- Tugas yang Dikerjakan -
Tulis ulang bagian dari baris yang memuat "In this scene showing" sampai baris yang memuat "1459 centimetres" dengan mengganti "camera" menjadi "viewer" tanpa mengubah apa pun selain itu.

* * * * * * * * *

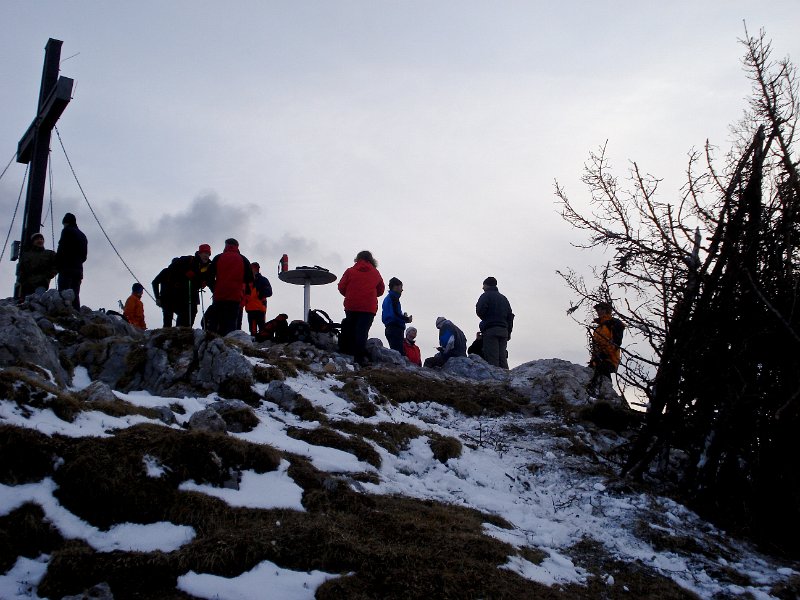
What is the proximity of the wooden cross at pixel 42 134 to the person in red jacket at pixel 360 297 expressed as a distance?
6358 millimetres

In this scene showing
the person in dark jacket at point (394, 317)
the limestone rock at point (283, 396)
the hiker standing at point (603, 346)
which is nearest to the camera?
the hiker standing at point (603, 346)

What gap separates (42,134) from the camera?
1459 centimetres

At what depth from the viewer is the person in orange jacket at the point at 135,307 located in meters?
16.8

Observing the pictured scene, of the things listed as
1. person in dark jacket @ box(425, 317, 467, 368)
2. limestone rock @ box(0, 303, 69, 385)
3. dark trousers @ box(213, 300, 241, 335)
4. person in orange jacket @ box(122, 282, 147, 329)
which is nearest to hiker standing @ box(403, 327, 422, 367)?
person in dark jacket @ box(425, 317, 467, 368)

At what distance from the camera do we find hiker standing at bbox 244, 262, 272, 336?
1689 cm

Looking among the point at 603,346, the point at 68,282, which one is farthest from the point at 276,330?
the point at 603,346

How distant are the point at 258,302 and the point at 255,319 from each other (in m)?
0.45

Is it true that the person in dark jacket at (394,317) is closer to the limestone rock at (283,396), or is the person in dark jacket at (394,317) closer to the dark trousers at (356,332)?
the dark trousers at (356,332)

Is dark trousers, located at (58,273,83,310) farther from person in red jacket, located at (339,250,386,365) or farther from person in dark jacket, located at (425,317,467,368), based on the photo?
person in dark jacket, located at (425,317,467,368)

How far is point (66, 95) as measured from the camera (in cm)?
1389

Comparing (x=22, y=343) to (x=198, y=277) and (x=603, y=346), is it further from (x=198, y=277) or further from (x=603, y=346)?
(x=603, y=346)

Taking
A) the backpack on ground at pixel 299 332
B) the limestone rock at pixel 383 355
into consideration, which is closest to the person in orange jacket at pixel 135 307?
the backpack on ground at pixel 299 332

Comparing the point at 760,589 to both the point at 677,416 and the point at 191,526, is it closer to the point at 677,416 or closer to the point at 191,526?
the point at 677,416

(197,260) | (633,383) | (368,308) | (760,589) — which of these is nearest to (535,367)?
(368,308)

* * * * * * * * *

- Hasil yang Diharapkan -
In this scene showing
the person in dark jacket at point (394, 317)
the limestone rock at point (283, 396)
the hiker standing at point (603, 346)
which is nearest to the viewer?
the hiker standing at point (603, 346)

What gap separates (42,134) from the viewer?
1459 centimetres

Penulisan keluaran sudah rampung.